◆ **Work to be completed**
Leave the pictures out and reproduce all the entries word for word.

◆ **Stored data**

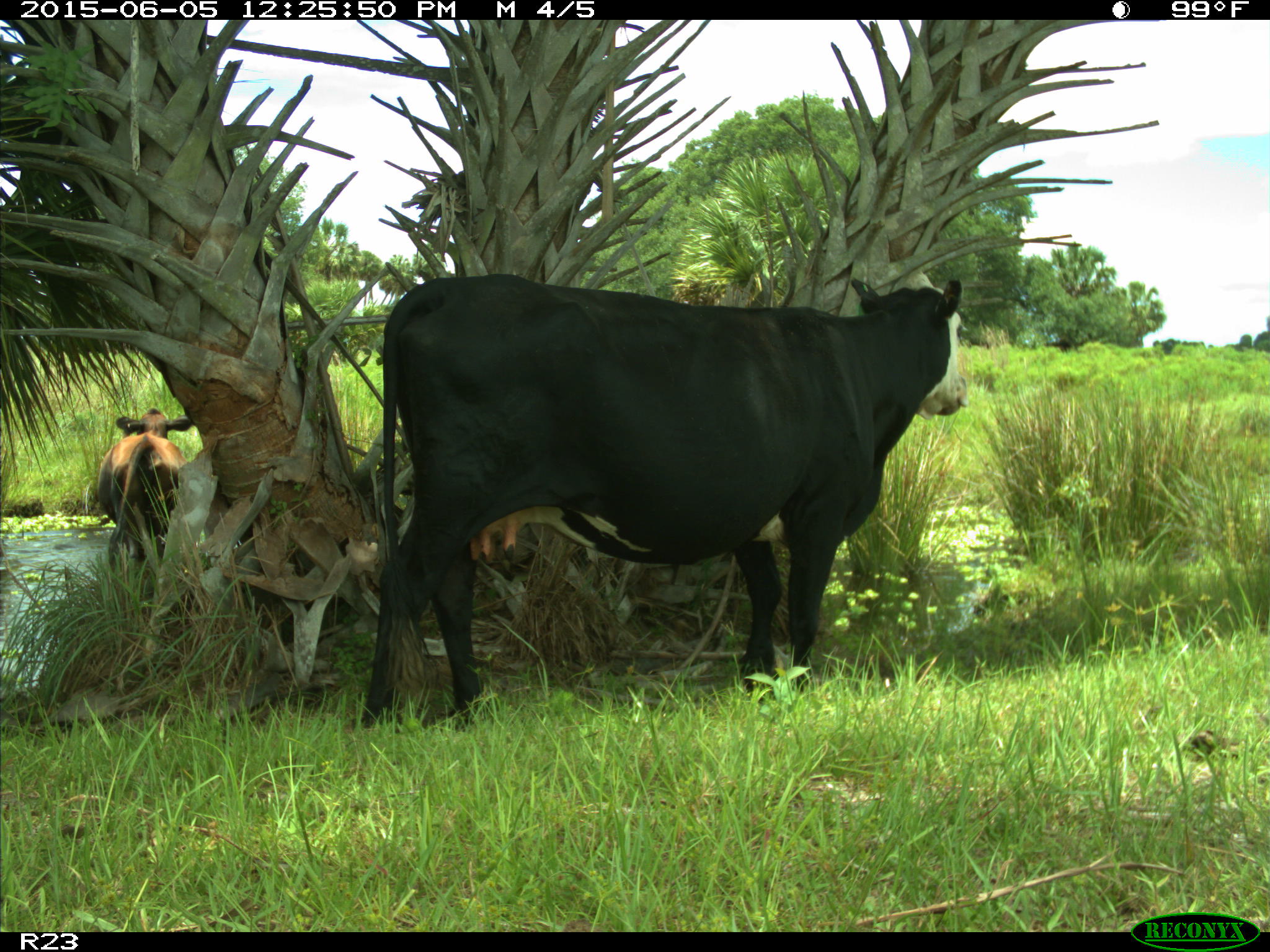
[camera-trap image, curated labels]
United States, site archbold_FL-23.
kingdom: Animalia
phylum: Chordata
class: Mammalia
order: Artiodactyla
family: Bovidae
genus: Bos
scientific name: Bos taurus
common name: domestic cow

◆ **Task output**
[camera-trap image, curated labels]
United States, site archbold_FL-23.
kingdom: Animalia
phylum: Chordata
class: Mammalia
order: Artiodactyla
family: Bovidae
genus: Bos
scientific name: Bos taurus
common name: domestic cow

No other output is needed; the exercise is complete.